Vegan Cookie DIYs So Good We Almost Didn't Share 'Em

Here at Refinery, we believe in equal cookie rights for all. In an office full of vegetarians, macrobiotic fans, and gluten-free folks (not to mention us omnivores), we're no strangers to alternative diets. So, when we realized how many of you are vegan devotees, we took the opportunity to jump into the meat-and-dairy-free section and see what we liked. The result was, obviously, cookies. The good news? While we've had our fair share of lousy vegan baked goods, it turns out they don't actually have to be made hard as rock and bland as melba toast! These three cookie recipes require no fancy butter or egg substitutes, and came out as sweet, crumbly, and dunk-able as any we've ever had. Pass the soy milk, please!
ARaltAlmond Raspberry Thumbprints
Preheat the oven to 350. This twist on the traditional jam-in-the-middle cookies is an almond lover's dream. It comes off as a lightly sweetened version of a marzipan confection, with about a tenth of the effort.
1 1/2 cups margarine or vegan butter (Earth Balance is bomb)
3 tsp almond extract
1/2 cup sugar
2 tbsp almond paste
2 cups flour
2 tbsp water (a splash more if necessary)
1/2 cup raspberry jam
Cream together "butter," almond extract, and sugar.
Add the almond paste by crumbling in with your fingers. Mix until well incorporated.
Add flour and mix in. The dough will start to get clumpy, so here's where you add the water.
Mix until you have a sticky, firm dough.
Scoop out tablespoon-sized scoops, and roll into balls.
Line them up on a lined baking sheet. Using the back of a teaspoon (or your thumb), press indentations into the balls.
Fill the indentations with about half a teaspoon of raspberry jam, and bake for 10-12 minutes.
These won't really brown, but trust, they're done. If you're not totally sure, just shove 'em in your face. Yeah, they're done.
Old-School Peanut Butter Cookies
These sweet, salty, crumbly confections instantly reminded us of Nutter Butters eaten during childhood snack times (and, well, adult snack times). We created this spin-off recipe based on Rustic Garden Bistro's much-loved vegan PB cookie. If it ain't broke — bake it.
2 cups flour
1 tsp baking soda
1 cup peanut butter (go JIF if you like salty, natural if not)
1 cup maple syrup
1/2 cup coconut oil
1 tbsp vanilla extract
Add maple syrup and vanilla, stirring until well combined.
Add dry ingredients...
...and stir/mash until you have a crumbly (and highly edible) dough.
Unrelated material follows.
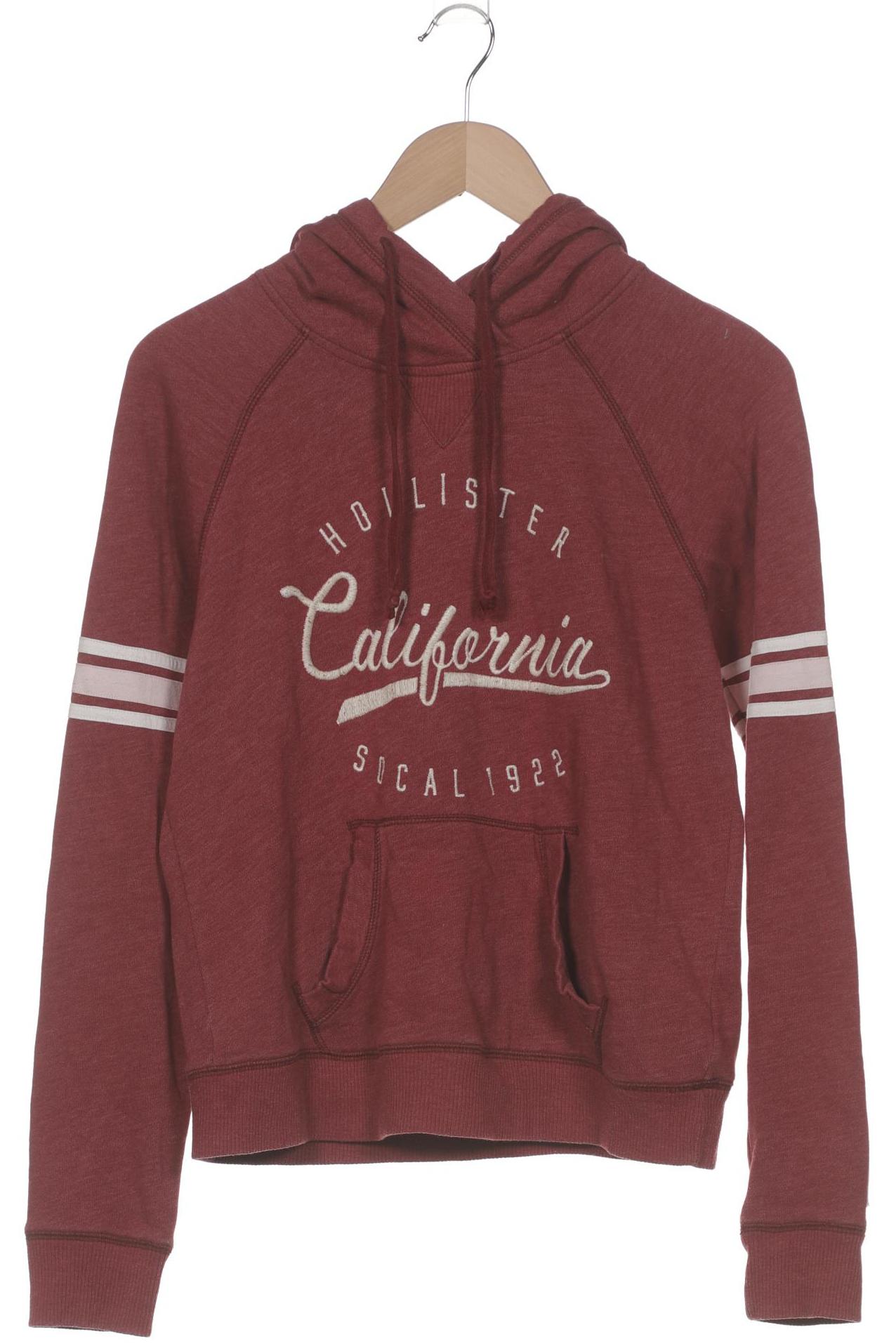 

Hollister Damen Kapuzenpullover, bordeaux, Gr. 38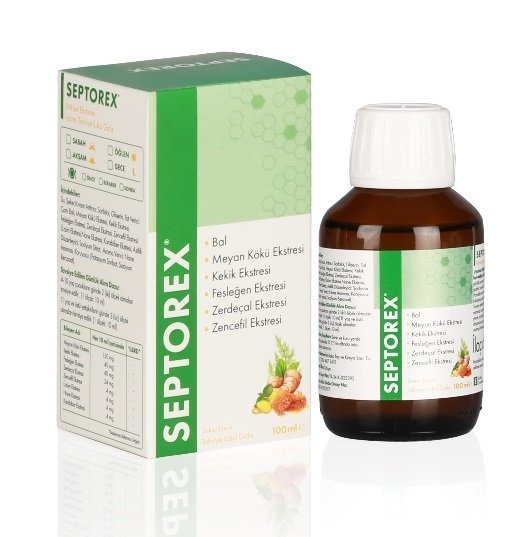 Septorex Bitkisel Şurup 100ml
Roll into golf-ball-sized balls and place onto a lined baking sheet. Using the back of a fork, press a hashtag-style print onto the balls. History shows that peanut butter cookies just taste better this way.
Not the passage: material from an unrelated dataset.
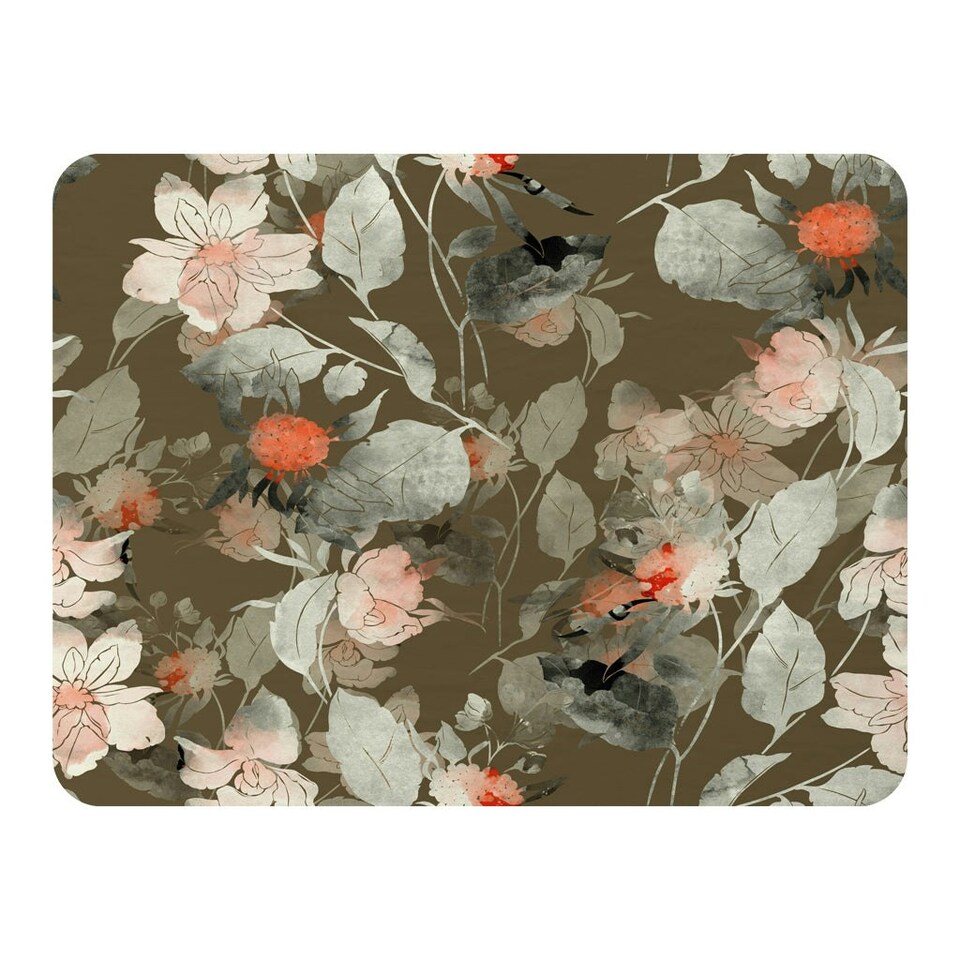 image 1 of Imprint fantastic paint bouquet (Blanket)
Bake for ten minutes, and commence to NOM.
Lemon-Lime Sugar Cookies
Preheat oven to 350. Holy (dairy-free) macaroni, are these good. The simplest of the bunch, these cookies come together so fast and so YUMMY, that we're afraid to be left alone with our lemon zester.
2 1/2 cups flour
1 1/2 cups sugar
2 tsp baking soda
Zest of 1 lemon
Zest of 1 lime
Juice of half a lemon
Juice of half a lime
3/4 cup canola oil
Zest lemon and lime, and combine with dry ingredients.
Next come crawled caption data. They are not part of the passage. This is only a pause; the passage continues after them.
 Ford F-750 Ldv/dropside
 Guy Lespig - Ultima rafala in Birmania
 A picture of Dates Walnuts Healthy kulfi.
Squeeze juice into the dry combo — pick out seeds!
Pour in oil and stir, stir, stir.
You'll get a sticky, sandy dough like this.
Roll cookies into tablespoon-sized balls (sound familiar?) and drop onto a lined baking sheet. Bake for 8-10 minutes, until the cookies expand and start to crack a bit.
Get ready to have your mind blown by a cookie.